His poetry, at the height of the Acmeist movement, reflects no part of his complicated life sitting between two chairs: a contemplative Jewish mysticism that delights in every corner of life seen and unseen alike, counterbalanced by the gray streets and yellowing buildings of Soviet reality. Mandelstam spent and finished his life exiled to Siberia and extinguished in a transit camp; in Black Earth, we find a Mandelstam in a landscape that is not black but at best dull beige, a place so lonely it might as well grow asphodels.

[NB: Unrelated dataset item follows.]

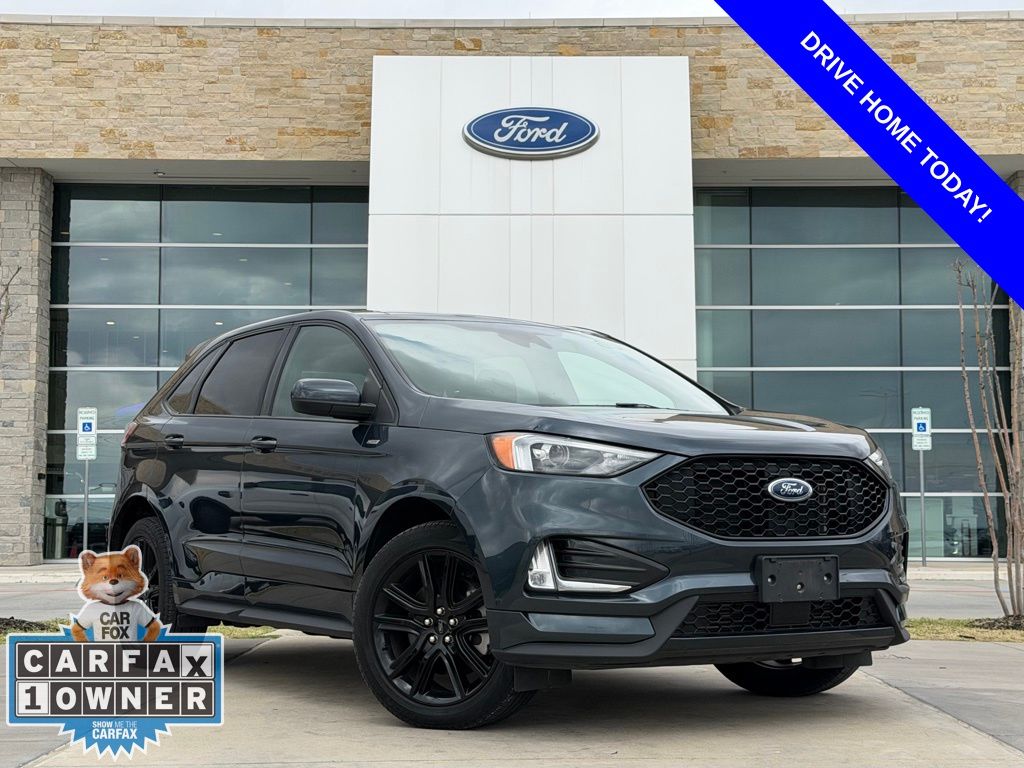 2023 Ford Edge ST-Line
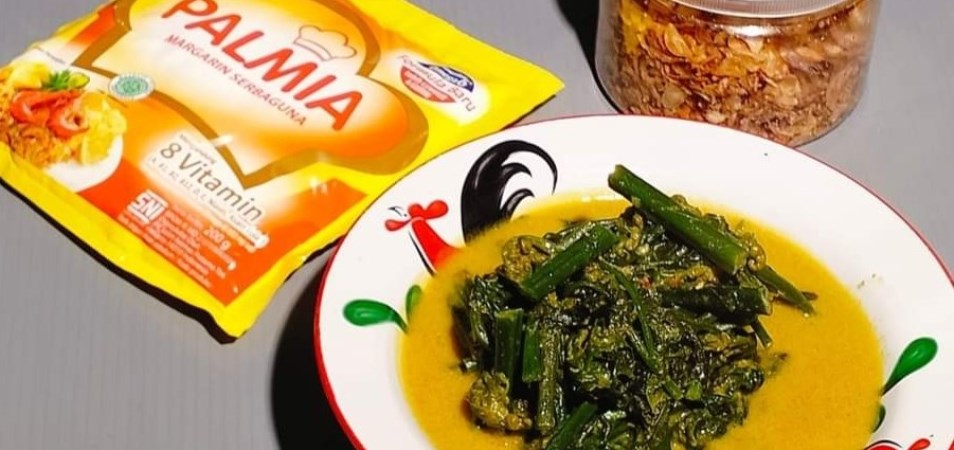 Gulai Pakis Padang Gurih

Mandelstam, educated at the Sorbonne but deeply disposable to the Soviet state, provides an engaging view of life from the bottom, a sage flea scuttling through the dust on the floor. Nevertheless every supporting character, in their own lives, is the lead, and here we see an unchanging world through the eyes of a poet who thought it changeable and, in fact, tried to change it.
Mandelstam’s poetry, presented here in a stark and unornamented thin volume of translations by Peter France, echoes well the desperation of a man with charm in his heart but so little around him. “The damned walls are flimsy,” he writes, “there’s nowhere left to run,/ and for somebody, like an idiot,/ I must fiddle a foolish tune.”

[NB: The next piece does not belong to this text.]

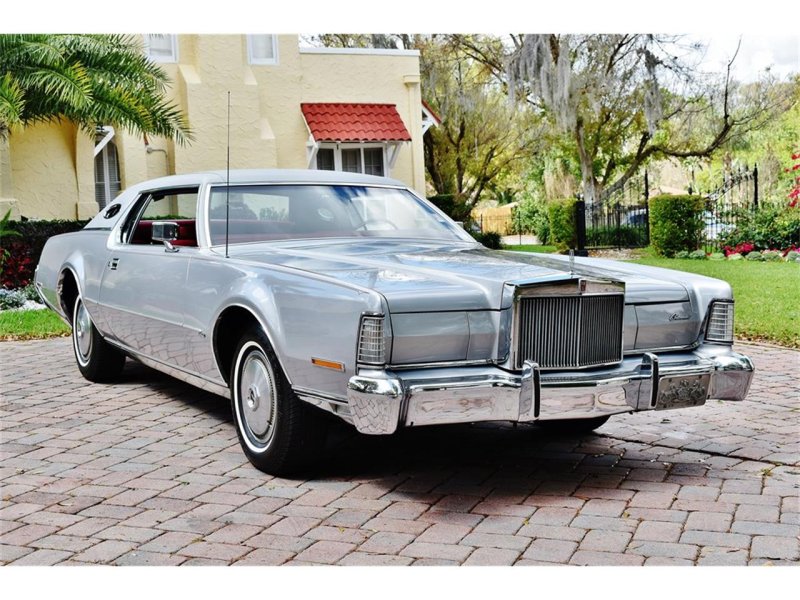 Lincoln Continental 1973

Plenty of Mandelstam’s unimagined children, over the years, have supplied his ghost with violins to play: Clarence Brown is the first of note, and W. S. Merwin the most famous. Mandelstam had been declared a non-person by the state but survived in oral tradition; Mr. Brown found the poet’s widow and brought the dead man, and his words, back to life. However, Brown was a Princeton academic, and Mr. Merwin a romantic living in Hawaiian paradise; while Brown resuscitated Mandelstam and Merwin gave him back his charm, it’s hard not to think that Mr. France, the translator of Black Earth and previous translator of works primarily by hermits and solitary roamers, has come closest to hitting the mark as a scholar of French muddling through another charmless epoch.

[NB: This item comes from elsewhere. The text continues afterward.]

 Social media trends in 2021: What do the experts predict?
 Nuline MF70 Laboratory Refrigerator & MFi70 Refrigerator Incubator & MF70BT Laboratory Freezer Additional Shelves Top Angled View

It wouldn’t be fair to say that Black Earth is a thoroughly engrossing read—its time feels too alien, its world too sad. We are so far beyond that time, that perhaps, we’ve arrived at that time again, and timelessness to boot. Still, in his mass grave in Eastern Russia, very dead Mandelstam—through the lips of his widow, the pen of Brown, the mind of Merwin, and the computer of France—still lives. “Yes, lying in the Earth,” he’s echoed through translations, “my lips are moving,/ but what I say, each child will learn by heart.”